Why does this happen? Return to the case of the information fraction of ½ and consider the ‘full’ trials that run to completion. We can consider them in two halves. The first half of every such trial has an expected value of 0.56. This is less than 1 because those higher than average values that would lead to stopping are removed from consideration. If we weight the 83 halves of the continued trials with the 17 stopped trials we get and a little thought shows that this is quite unsurprising. However these first portions of the continued trial are only half of such trials so such full trials have to be given overall twice the weight of the stopped trials in order that that portion of the full trials that compensates for early stopping is given appropriate weight.
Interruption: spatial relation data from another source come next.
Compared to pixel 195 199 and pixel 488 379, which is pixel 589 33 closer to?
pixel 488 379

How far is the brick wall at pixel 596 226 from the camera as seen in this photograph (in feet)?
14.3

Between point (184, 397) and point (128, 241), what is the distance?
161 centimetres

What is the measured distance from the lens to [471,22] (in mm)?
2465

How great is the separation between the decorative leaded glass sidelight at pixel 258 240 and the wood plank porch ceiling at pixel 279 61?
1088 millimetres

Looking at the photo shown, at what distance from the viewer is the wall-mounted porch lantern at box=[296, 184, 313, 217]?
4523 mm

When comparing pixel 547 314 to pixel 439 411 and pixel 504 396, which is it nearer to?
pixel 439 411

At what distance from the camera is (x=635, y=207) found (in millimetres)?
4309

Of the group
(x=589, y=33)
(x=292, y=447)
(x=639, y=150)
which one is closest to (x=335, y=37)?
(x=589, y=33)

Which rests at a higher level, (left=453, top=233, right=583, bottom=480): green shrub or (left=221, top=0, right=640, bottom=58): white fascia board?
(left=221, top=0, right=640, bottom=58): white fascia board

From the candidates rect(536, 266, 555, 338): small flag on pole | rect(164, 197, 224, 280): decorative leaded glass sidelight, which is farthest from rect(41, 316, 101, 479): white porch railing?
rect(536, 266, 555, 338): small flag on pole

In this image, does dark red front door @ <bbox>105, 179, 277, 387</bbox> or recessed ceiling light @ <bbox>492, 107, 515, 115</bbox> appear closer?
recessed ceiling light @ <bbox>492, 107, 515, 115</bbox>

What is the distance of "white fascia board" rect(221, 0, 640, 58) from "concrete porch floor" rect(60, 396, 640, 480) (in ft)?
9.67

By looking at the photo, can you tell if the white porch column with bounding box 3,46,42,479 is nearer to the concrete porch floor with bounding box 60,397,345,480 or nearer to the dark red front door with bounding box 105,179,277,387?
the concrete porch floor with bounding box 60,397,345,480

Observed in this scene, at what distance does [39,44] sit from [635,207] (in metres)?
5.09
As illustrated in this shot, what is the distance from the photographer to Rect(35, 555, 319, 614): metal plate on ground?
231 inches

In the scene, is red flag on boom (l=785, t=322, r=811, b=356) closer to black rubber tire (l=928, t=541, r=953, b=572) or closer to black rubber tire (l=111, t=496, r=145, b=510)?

In other words, even if we believe that adjustment is appropriate for sequential experiments where a single experiment leads to a decision that has to be made, we should not necessarily continue to believe that adjustment is appropriate for a meta-analyst weighing up evidence. One could argue that the trials should be weighted equally because each is a random realisation of the same experimental set-up. This would be to weight them by the expected information rather than the actual information. I think, however, that most statisticians would consider this was a bad idea and it would be rather perverse to insist on a weighting scheme that would then require us to make adjustments when an alternative exists that does not require us to do so.

Whatever your point of view, I hope that you agree that George Barnard’s advice to look at things with different spectacles deepens our understanding of what is going on.

Stephen: Thanks so much for this post. I’m sharing a remark and a query that unfortunately do not grapple with your specific example at all, sorry–traveling (hopefully others will jump in). It seems to me that in order for “looking at things with different spectacles” to deepen “our understanding of what is going on” we require a meta-level perspective or standpoint for scrutiny. On the face of it, if it is “rather perverse” to make adjustments, I am guessing it cannot be simply because “an alternative exists that does not require us to do so”. There would have to be a reason based on relevant evidence. Anyway, I apologize for not being able to reflect directly on the example. But before I forget, at some time I’d be curious to know about the “problems associated with Neyman confidence intervals that woke me to the problem of conditioning”. Were the problems akin to examples, 7 or 8, pp. 296-7. Cox D. R. and Mayo. D. (2010). “Objectivity and Conditionality in Frequentist Inference”? (I tried to paste a link).

Deborah: Perhaps I was too glib to say it was rather perverse. I had in mind an example of Don Berry’s in which he considers two researchers who run the same trial which, at each time point, gives exactly the same result, One of them, however, decided to look half way through. As it turns out the trial does not stop and continues to completion. However some alpha has been spent and she now discovers that although her colleague can claim significance she, with exactly the same results, cannot.

Funnily enough I think that any Bayesian ought to expect the two cases to be handled differently, since there is no explanation as to why the two researchers behaved differently unless they had different prior distributions or untilities. However, from one point of view the case is disturbing and so it is a ‘relief’ I think to find that there is a framework in which the results could be treated identically. This, by the way, does not mean that I think that this is the only framework in which such a result should be considered.

As regards George Barnard’s confidence interval example I shall have to do some digging and see what I can turn up. If I made any notes at the time I did not keep them.